§ **REQUIRED TASK**
Find the line that contains "Among the items". Repeat that line and all lines following it, exactly, through the end of the listing below.

'''

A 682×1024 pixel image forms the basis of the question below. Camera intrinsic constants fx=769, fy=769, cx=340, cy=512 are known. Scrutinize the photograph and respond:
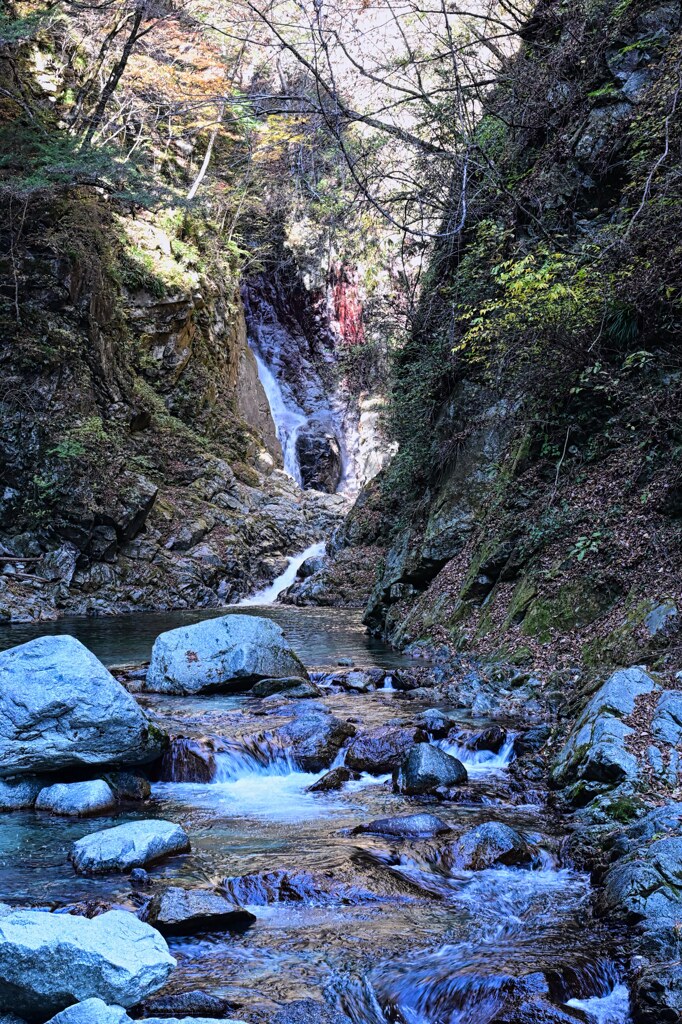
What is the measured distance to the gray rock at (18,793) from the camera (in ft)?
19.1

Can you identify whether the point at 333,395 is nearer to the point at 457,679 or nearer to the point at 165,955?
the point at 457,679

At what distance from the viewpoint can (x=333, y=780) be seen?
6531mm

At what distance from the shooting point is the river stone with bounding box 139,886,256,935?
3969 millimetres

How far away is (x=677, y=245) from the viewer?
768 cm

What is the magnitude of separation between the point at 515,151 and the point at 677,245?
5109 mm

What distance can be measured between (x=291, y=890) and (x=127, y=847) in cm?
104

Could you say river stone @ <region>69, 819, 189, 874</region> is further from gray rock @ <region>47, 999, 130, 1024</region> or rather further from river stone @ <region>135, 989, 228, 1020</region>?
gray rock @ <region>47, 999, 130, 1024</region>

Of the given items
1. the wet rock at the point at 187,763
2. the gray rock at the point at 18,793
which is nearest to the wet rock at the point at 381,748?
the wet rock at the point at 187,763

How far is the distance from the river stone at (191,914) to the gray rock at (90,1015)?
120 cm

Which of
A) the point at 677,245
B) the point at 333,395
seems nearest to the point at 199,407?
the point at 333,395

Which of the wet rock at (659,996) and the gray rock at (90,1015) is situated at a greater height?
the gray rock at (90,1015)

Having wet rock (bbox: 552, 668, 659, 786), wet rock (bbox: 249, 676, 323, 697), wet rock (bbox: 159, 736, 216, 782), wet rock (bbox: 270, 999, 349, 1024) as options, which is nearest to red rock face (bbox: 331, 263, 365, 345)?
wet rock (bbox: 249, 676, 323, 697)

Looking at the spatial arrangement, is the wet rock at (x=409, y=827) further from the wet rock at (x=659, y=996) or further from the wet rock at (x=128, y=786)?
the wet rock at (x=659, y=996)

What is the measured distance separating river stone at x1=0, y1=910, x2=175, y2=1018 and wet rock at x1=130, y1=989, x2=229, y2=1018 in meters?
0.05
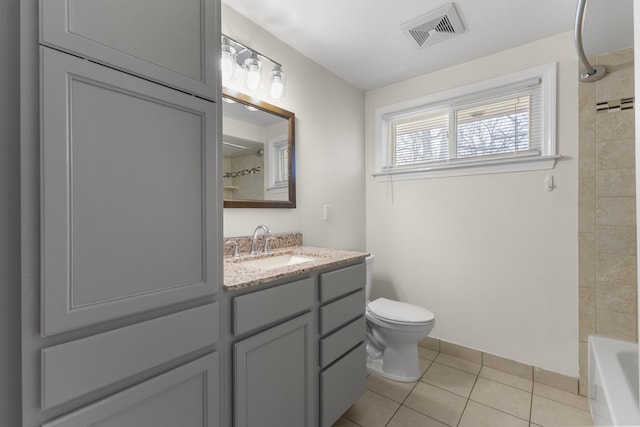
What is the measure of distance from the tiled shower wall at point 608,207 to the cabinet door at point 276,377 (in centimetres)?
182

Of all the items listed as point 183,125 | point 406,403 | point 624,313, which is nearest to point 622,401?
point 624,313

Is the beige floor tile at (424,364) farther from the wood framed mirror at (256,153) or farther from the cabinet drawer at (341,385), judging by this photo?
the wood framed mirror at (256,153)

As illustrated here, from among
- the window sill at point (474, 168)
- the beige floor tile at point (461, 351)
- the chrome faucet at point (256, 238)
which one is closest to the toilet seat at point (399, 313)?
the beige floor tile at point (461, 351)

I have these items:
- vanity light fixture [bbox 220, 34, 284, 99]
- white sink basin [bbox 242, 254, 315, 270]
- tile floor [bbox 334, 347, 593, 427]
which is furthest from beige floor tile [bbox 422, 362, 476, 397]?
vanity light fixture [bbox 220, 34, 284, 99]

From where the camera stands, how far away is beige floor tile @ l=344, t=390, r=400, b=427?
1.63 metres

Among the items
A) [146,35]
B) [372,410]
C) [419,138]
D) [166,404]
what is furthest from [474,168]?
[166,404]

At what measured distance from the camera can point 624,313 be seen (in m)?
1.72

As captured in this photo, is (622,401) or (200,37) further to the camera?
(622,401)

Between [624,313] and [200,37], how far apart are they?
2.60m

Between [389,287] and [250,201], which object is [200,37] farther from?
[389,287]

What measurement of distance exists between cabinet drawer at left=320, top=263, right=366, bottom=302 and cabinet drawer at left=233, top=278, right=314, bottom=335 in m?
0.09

'''

§ **SOLUTION TO THIS TASK**
Among the items
A) [146,35]
B) [372,410]
C) [419,138]
D) [166,404]
what is furthest from [474,168]?
[166,404]

At what measured distance from the camera can point 624,313 be seen (in m)?
1.72

As captured in this photo, is (622,401) or (200,37) further to the camera?
(622,401)

Between [624,313] and [200,37], how far apart are they?
2.60m

Between [389,287] and [250,201], which object is [200,37] farther from?
[389,287]

What measurement of distance exists between cabinet drawer at left=320, top=263, right=366, bottom=302 and cabinet drawer at left=233, top=278, right=314, bottom=335 in m?
0.09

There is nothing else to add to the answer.